Finite Element Based Predictions of Preferred Material Symmetries in Saccular Aneurysms

Over the years, various hypotheses have implicated the role of structural instabilities in the expansion of intracranial saccular aneurysms. Recent nonlinear analyses suggest, however, that particular subclasses of aneurysms are structurally stable (in the mechanics sense) and that we must consider different hypotheses. Indeed, based on an ever-increasing database, it appears that aneurysms may well expand via the remodeling of their constituents. Although more data and a kinetics-based formulation of remodeling are needed to examine this hypothesis, we present results from quasistatic finite element analyses of 12 subclasses of lesions that support the remodeling hypothesis. Briefly, we identify regional variations in material symmetry, for a class of noncomplicated axisymmetric lesions subjected to a uniform distension pressure, that minimize local maxima in multiaxial stress and tend to homogenize the stress field. Such symmetries are termed preferred.

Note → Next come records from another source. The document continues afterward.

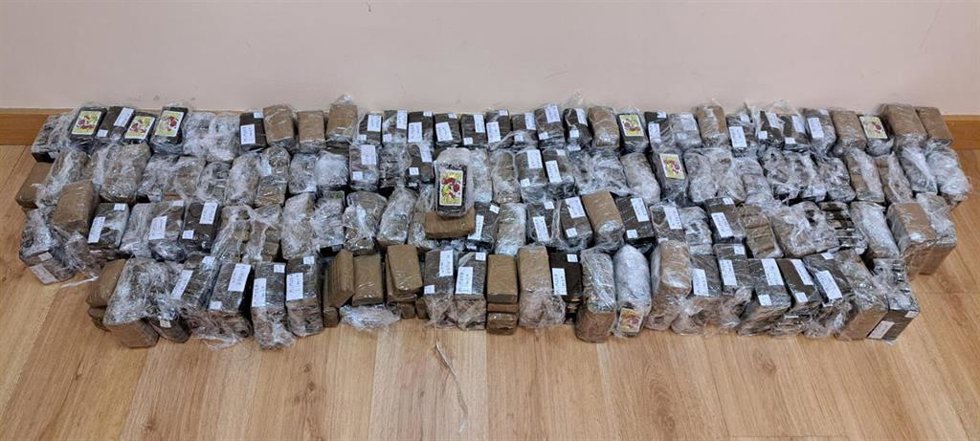 Imagen de la droga aprehendida en el maletero del detenido en Palencia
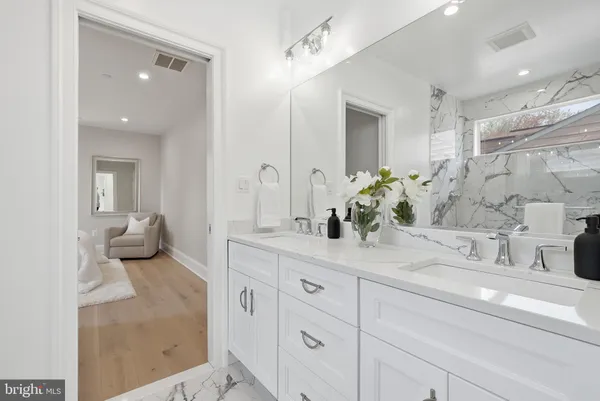 $2,850,000 | 5047 MacArthur Boulevard Northwest, Washington, DC 20016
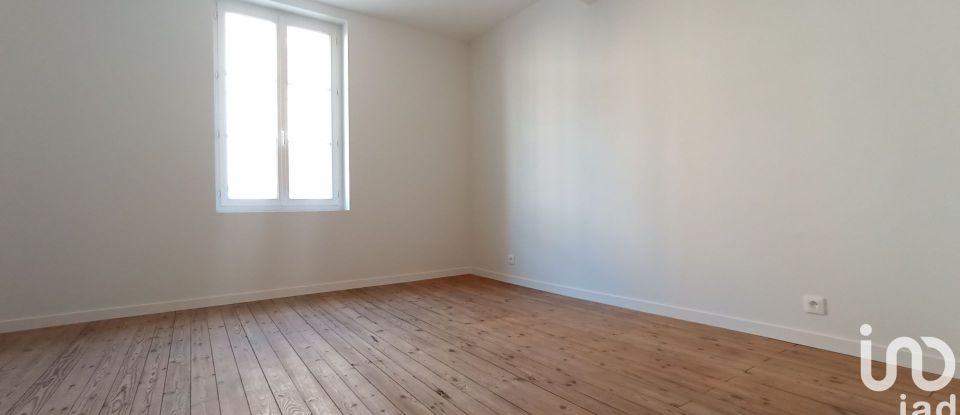 House 4 rooms of 67 m² in Thouars (79100)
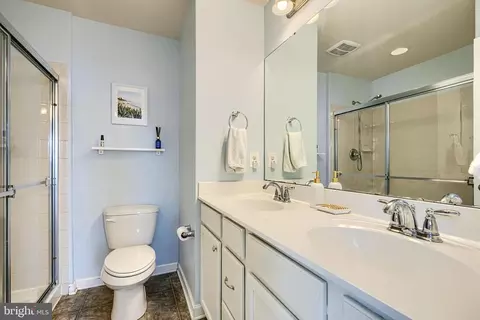 Bath - 735 S Macon St, Baltimore, MD 21224 photo 1 of 5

It is shown that the numerical predictions are consistent with the teleological concept that some intracranial saccular aneurysms will seek to become spherical, since the sphere is an optimal geometry for resisting a distension pressure. To achieve this, however, different subclasses must develop differently. Lesions having an initially large neck:height ratio must increase in height and therefore may seek to become increasingly stiffer circumferentially from the fundus to the neck. Conversely, lesions having an initially small neck:height ratio must increase in breadth and therefore may seek to become increasingly stiffer meridionally from the fundus to the neck. We submit that these results demonstrate the need for a detailed histological examination of regional variations in collagen organization in human lesions, for it is upon data that an analysis of remodeling must be founded.